# Task brief
Give the records again. Keep them exact and leave out the images.

Segment Start: Provided records

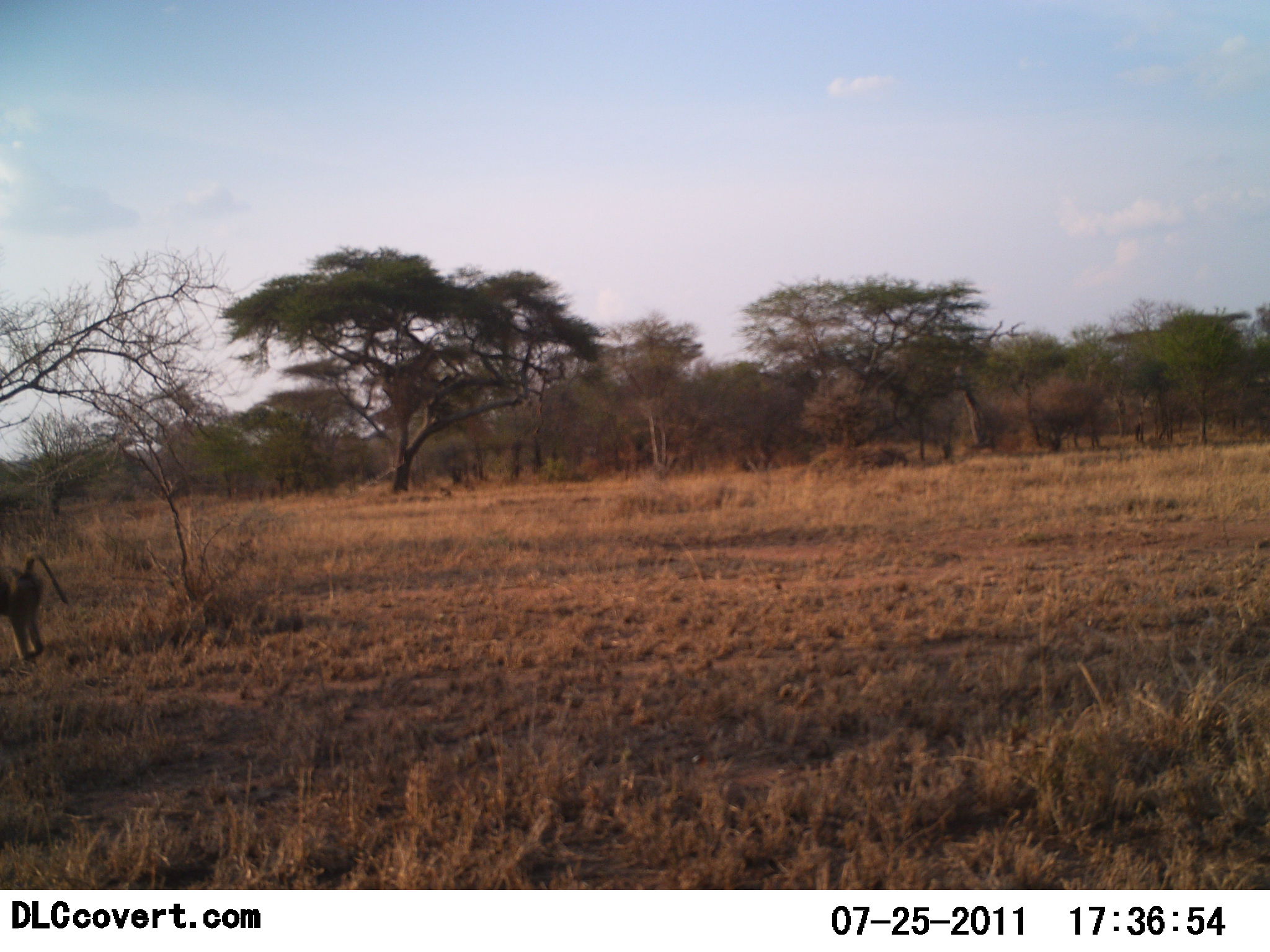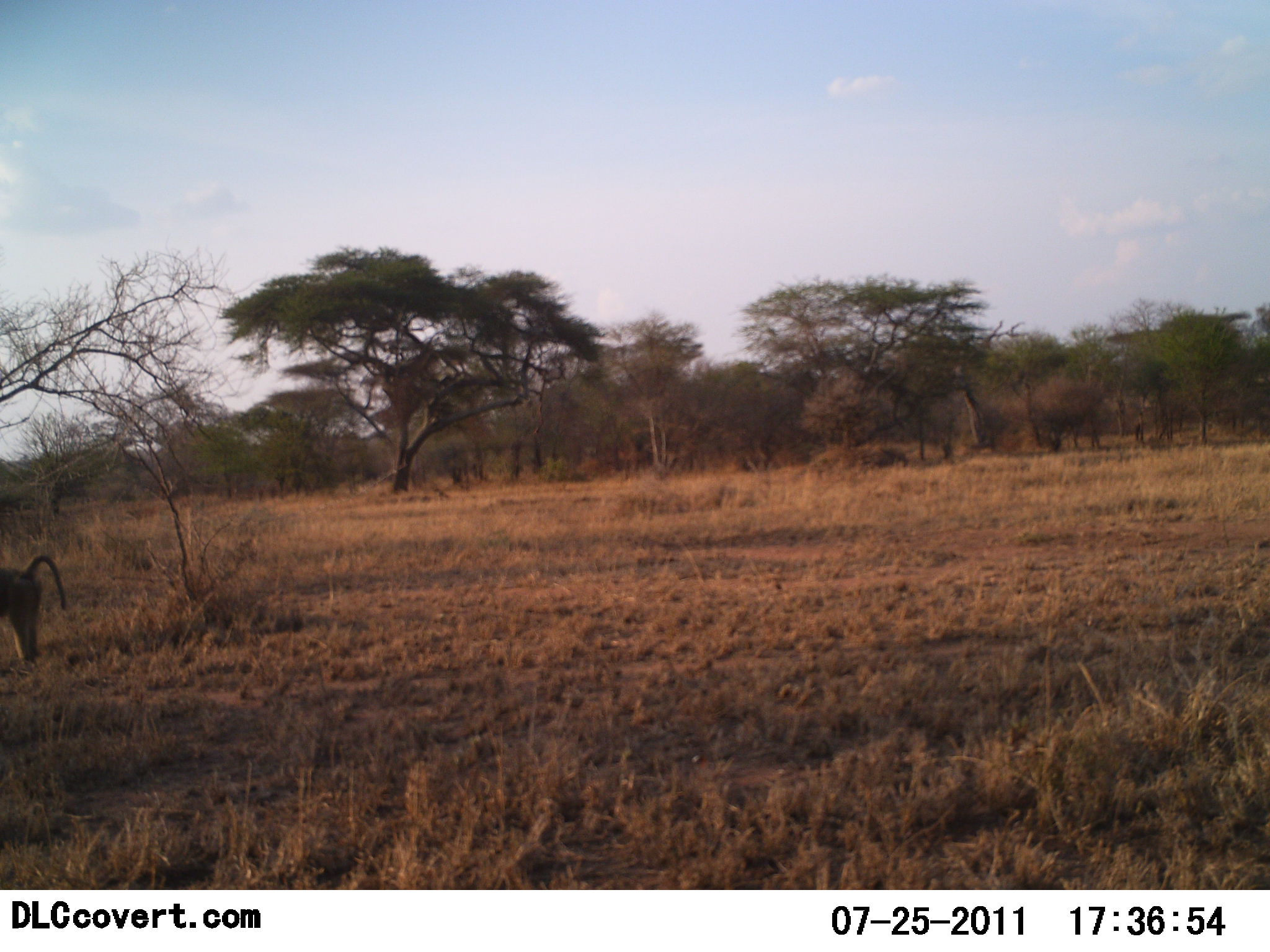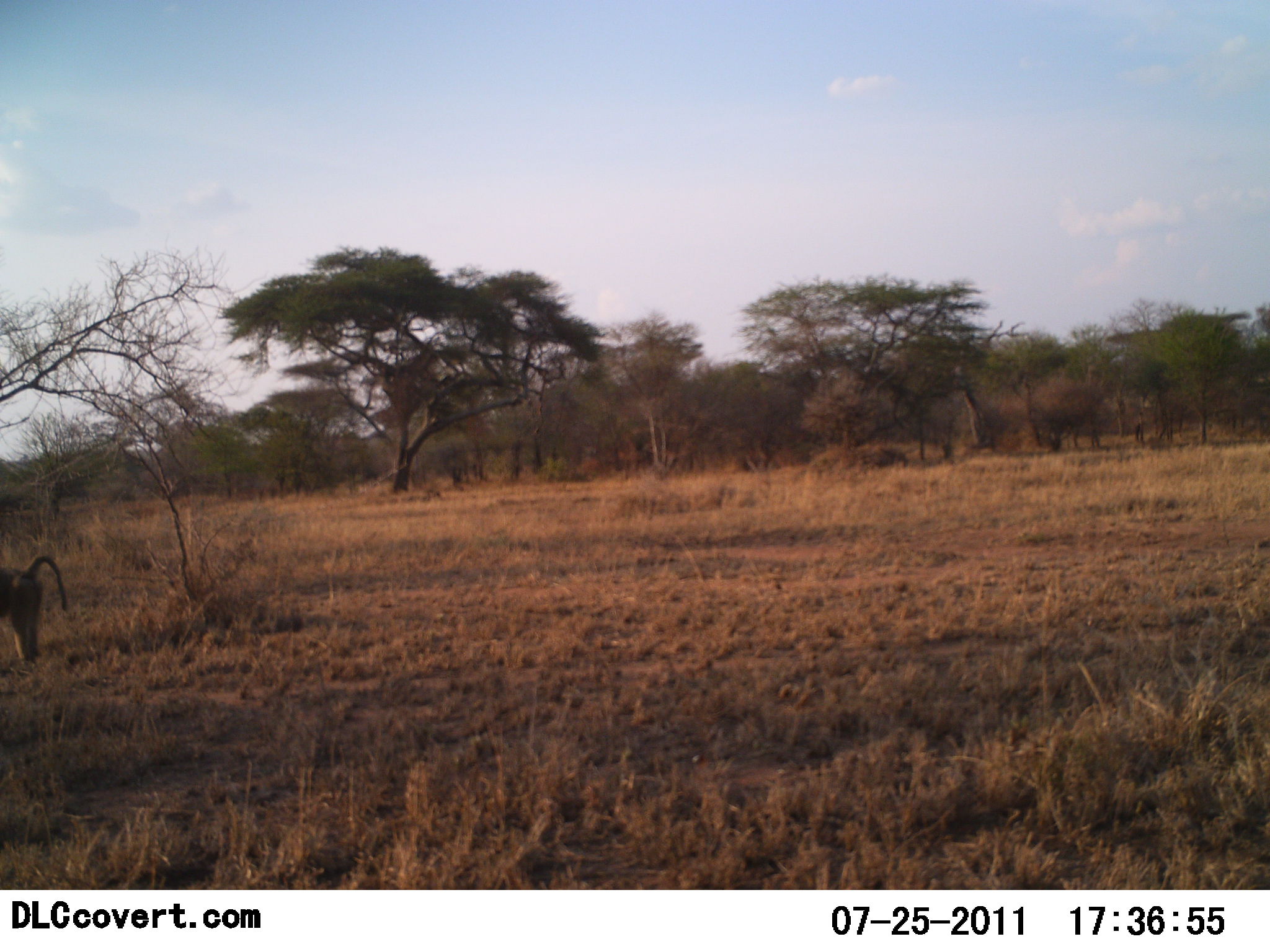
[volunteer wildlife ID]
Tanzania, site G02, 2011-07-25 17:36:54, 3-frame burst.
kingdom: Animalia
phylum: Chordata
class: Mammalia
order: Primates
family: Cercopithecidae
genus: Papio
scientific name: Papio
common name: baboon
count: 1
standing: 92%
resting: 0%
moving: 23%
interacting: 0%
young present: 0%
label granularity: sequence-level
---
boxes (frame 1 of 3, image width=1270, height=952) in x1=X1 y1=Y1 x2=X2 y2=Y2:
animal: x1=0 y1=549 x2=70 y2=664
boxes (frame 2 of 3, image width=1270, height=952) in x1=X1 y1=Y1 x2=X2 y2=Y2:
animal: x1=0 y1=556 x2=68 y2=665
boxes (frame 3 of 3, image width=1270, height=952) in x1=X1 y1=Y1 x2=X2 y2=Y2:
animal: x1=0 y1=555 x2=69 y2=666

Segment End: Provided records

# Completed exercise
[volunteer wildlife ID]
Tanzania, site G02, 2011-07-25 17:36:54, 3-frame burst.
kingdom: Animalia
phylum: Chordata
class: Mammalia
order: Primates
family: Cercopithecidae
genus: Papio
scientific name: Papio
common name: baboon
count: 1
standing: 92%
resting: 0%
moving: 23%
interacting: 0%
young present: 0%
label granularity: sequence-level
---
boxes (frame 1 of 3, image width=1270, height=952) in x1=X1 y1=Y1 x2=X2 y2=Y2:
animal: x1=0 y1=549 x2=70 y2=664
boxes (frame 2 of 3, image width=1270, height=952) in x1=X1 y1=Y1 x2=X2 y2=Y2:
animal: x1=0 y1=556 x2=68 y2=665
boxes (frame 3 of 3, image width=1270, height=952) in x1=X1 y1=Y1 x2=X2 y2=Y2:
animal: x1=0 y1=555 x2=69 y2=666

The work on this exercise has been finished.